Hallam akan kembali menjalankan tugasnya sebagai wasit EFL akhir pekan ini, di bawah protokol PGMOL untuk mengatur langkah wasit ke Liga Premier.
Alih-alih mengawasi pertandingan papan atas, ia ditunjuk sebagai wasit untuk pertandingan Championship antara Stoke dan Southampton.
Apa yang dikatakan Guardiola?
Komentar dan permintaan maaf terbaru Guardiola menyusul kemarahannya pada konferensi pers setelah kemenangan liga hari Sabtu.

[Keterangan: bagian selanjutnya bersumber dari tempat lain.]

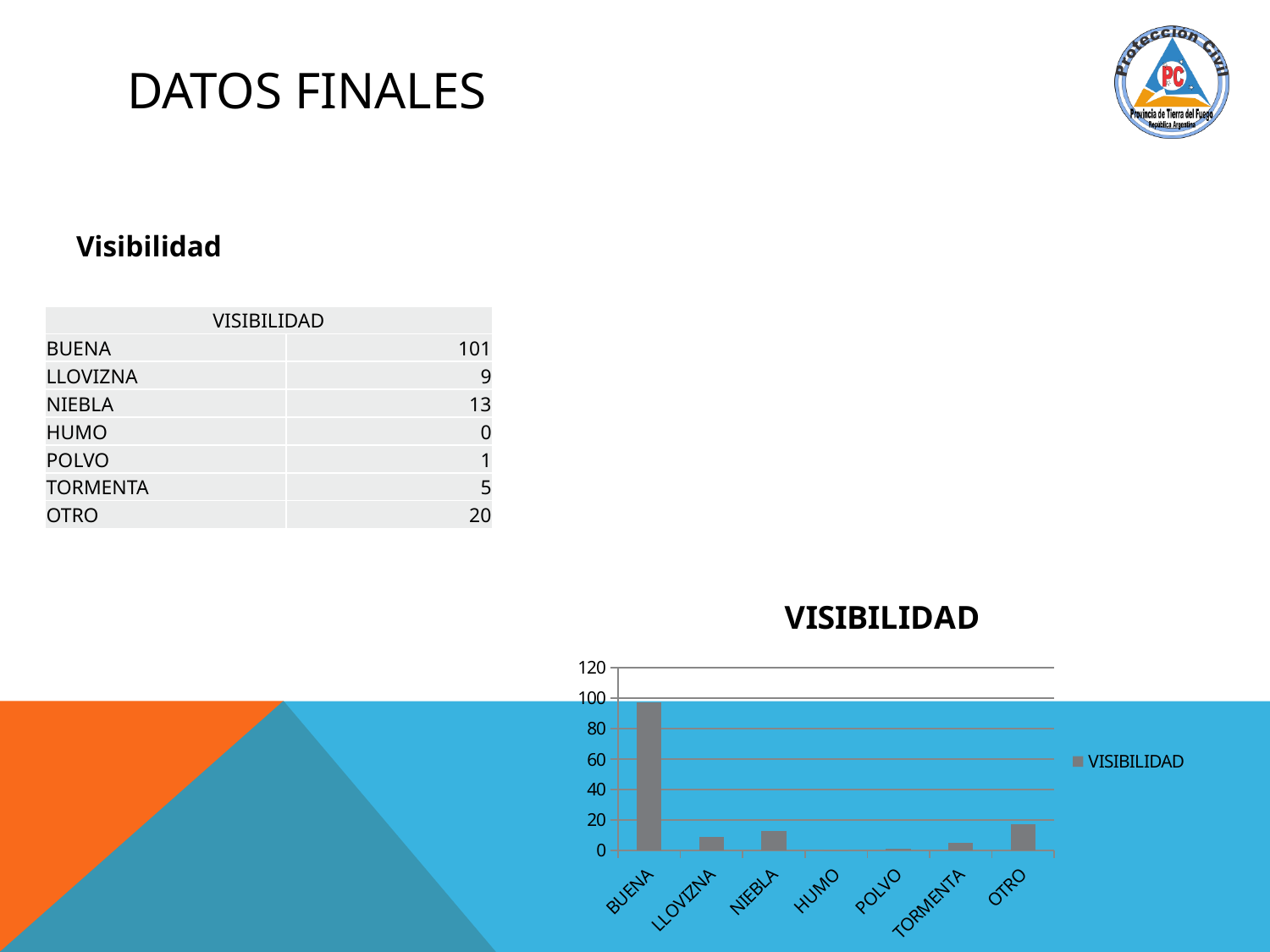
How many categories are shown on the x axis of the chart? 7 Which is larger, the value for NIEBLA or the value for LLOVIZNA? NIEBLA Which category has the lowest value in the chart? HUMO Which is larger, the value for OTRO or the value for TORMENTA? OTRO What is the title of the chart? VISIBILIDAD According to the slide, what is the difference between the values for NIEBLA and LLOVIZNA? 4 Is the value for OTRO greater or less than 40? less Is the value for BUENA greater or less than 80? greater How many series does the chart legend list? 1 What kind of chart is shown on the slide? bar chart Which category has the highest value in the chart? BUENA According to the slide, what is the value for NIEBLA? 13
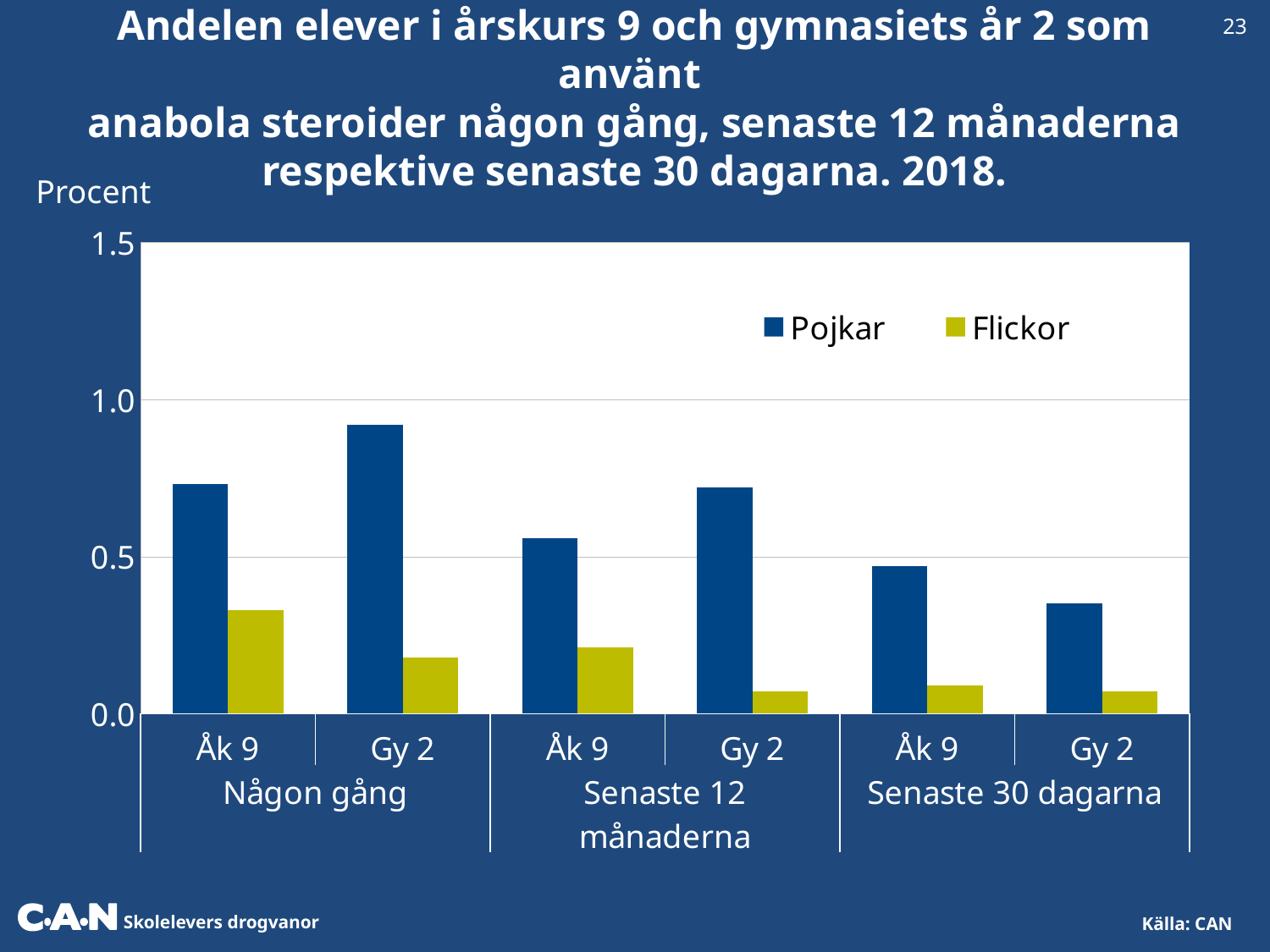
Is the value for Pojkar in Gy 2, Någon gång greater or less than 0.5? greater How many series does the legend list? 2 For Pojkar in Senaste 12 månaderna, which is larger, Åk 9 or Gy 2? Gy 2 Which category has the highest value for Flickor? Åk 9, Någon gång Is the value for Flickor in Åk 9, Någon gång greater or less than 0.5? less In Åk 9, Någon gång, which series has the larger value, Pojkar or Flickor? Pojkar Is the value for Pojkar in Gy 2, Någon gång greater or less than 1.0? less What kind of chart is shown on the slide? bar chart Which category has the highest value for Pojkar? Gy 2, Någon gång How many pairs of bars (categories) are plotted on the x axis? 6 What are the two series named in the legend? Pojkar and Flickor Which category has the lowest value for Pojkar? Gy 2, Senaste 30 dagarna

Membahas keputusan untuk tidak memberikan penalti, dia berkata: “Wasit melakukan debut besar, sekarang semua orang akan mengenalnya.
“Saya pikir ini pertama kalinya mereka menonton TV dan melarang posisi lengan yang ‘normal’.
“Saya cukup yakin Howard Webb besok akan muncul di media untuk menjelaskan mengapa itu bukan penalti dan apa yang dia lakukan melawan (Manchester) United, seolah itu adalah pertama kalinya dia melakukannya karena ada sedikit keraguan.
“Makanya Jeremy (Doku) tidak bisa bermain di Norwegia, karena aksi dari (Diogo) Dalot. Tapi tidak apa-apa. Saya tunggu besok.
“Jangan menunggu hari Rabu, kami punya Liga Champions, kami sibuk, Howard Webb, datanglah besok dan jelaskan mengapa itu bukan penalti.”
Diogo Dalot menghindari kartu merah karena melakukan pelanggaran gegabah terhadap Jeremy Doku selama derby Manchester awal bulan ini.
Webb kemudian menjelaskan keputusan tidak memecat bek Manchester United itu pada edisi terbaru ‘Match Officials Mic’d Up’.
Acara tersebut memperlihatkan ketua PGMOL mengawasi keputusan-keputusan kontroversial, dengan audio VAR diputar bersama rekaman insiden-insiden tersebut.
Dalam contoh Dalot, hal itu dianggap sebagai ‘kontak sekilas’ dengan bek sayap yang mencoba memainkan bola, sehingga mendorong VAR untuk tetap mengikuti keputusan wasit Anthony Taylor di lapangan.